I think what's happening here is that the exclude logic compares examples based on the task hashes – so basically, the identifier of the input text plus the pre-set spans, labels etc. if available. Because ner.manual
starts with no entities and ner.make-gold
might suggest some, the hashes will be different.
Sorry if this sounds a little abstract – here's an example: Let's say you run ner.manual
and the first example is the sentence "I use Prodigy" and no entity spans. When the example comes in, it will receive the hash 123
. When you start a new session with ner.make-gold
, the model might predict something and add a span to the text. So the sentence "I use Prodigy" comes in an the model predicts "Prodigy" as a product entity. Based on the text and the entity span, that task will receive the hash 456
. So as far as Prodigy is concerned, this example is different from the one with the hash 123
that already exists in the set, so it's not skipped.
If you're running a recipe like ner.teach
that asks you for feedback on suggestions, this makes a lot of sense because you don't want to see text + entity suggestion again if you've already annotated it. But you do want to see a different entity suggestion on the same text, because that's a completely different question.

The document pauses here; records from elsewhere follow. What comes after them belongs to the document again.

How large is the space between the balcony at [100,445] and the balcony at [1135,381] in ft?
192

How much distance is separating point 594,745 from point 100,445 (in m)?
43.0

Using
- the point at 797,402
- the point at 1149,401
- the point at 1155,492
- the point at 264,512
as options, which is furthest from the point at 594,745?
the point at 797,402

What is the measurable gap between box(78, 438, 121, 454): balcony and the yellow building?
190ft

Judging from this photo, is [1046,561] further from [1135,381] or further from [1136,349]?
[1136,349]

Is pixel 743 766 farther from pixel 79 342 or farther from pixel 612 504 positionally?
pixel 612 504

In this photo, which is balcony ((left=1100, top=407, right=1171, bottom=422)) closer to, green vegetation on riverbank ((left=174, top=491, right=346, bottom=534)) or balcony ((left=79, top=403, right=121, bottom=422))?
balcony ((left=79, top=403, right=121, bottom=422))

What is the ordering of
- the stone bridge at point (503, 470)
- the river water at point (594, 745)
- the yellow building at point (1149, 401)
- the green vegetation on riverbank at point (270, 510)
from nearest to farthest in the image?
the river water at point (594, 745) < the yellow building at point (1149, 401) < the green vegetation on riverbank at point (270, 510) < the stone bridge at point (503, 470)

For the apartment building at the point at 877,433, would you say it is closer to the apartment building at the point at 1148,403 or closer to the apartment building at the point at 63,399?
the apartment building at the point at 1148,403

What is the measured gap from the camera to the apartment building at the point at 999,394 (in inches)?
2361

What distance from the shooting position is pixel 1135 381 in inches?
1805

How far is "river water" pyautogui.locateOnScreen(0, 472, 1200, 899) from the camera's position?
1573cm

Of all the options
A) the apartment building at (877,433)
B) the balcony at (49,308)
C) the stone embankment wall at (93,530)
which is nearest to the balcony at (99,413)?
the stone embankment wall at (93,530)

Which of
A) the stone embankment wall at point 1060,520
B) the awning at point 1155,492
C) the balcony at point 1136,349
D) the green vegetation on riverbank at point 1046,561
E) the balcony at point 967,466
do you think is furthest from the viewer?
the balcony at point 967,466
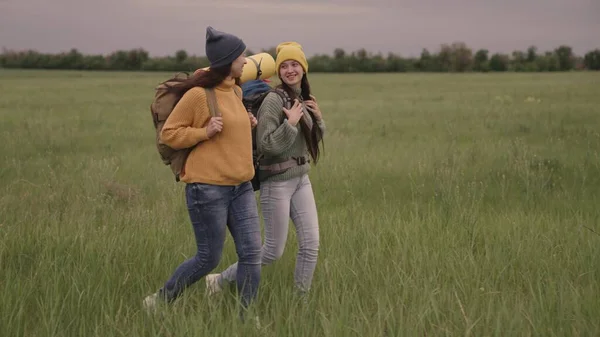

Solution idea: (partly note to self) If you create gold-standard data, this is different and you usually want to only annotate the same input once. To solve this, we could consider adding an exclude_type
config option that's either "task"
(default) or "input"
and specifies whether tasks should be excluded bashed on the task hash or input hash. Recipes that allow manual editing could default to "input"
.
In the meantime, you could use the filter_inputs
helper to add your own filter that removes all examples from the stream that have the same input hash as examples already in your dataset – so basically, examples with the same text:
from prodigy.components.db import connect
from prodigy.components.filters import filter_inputs
db = connect() # uses settings from prodigy.json
input_hashes = db.get_input_hashes('my_set') # get hashes
# at the end of the recipe function
stream = filter_inputs(stream, input_hashes)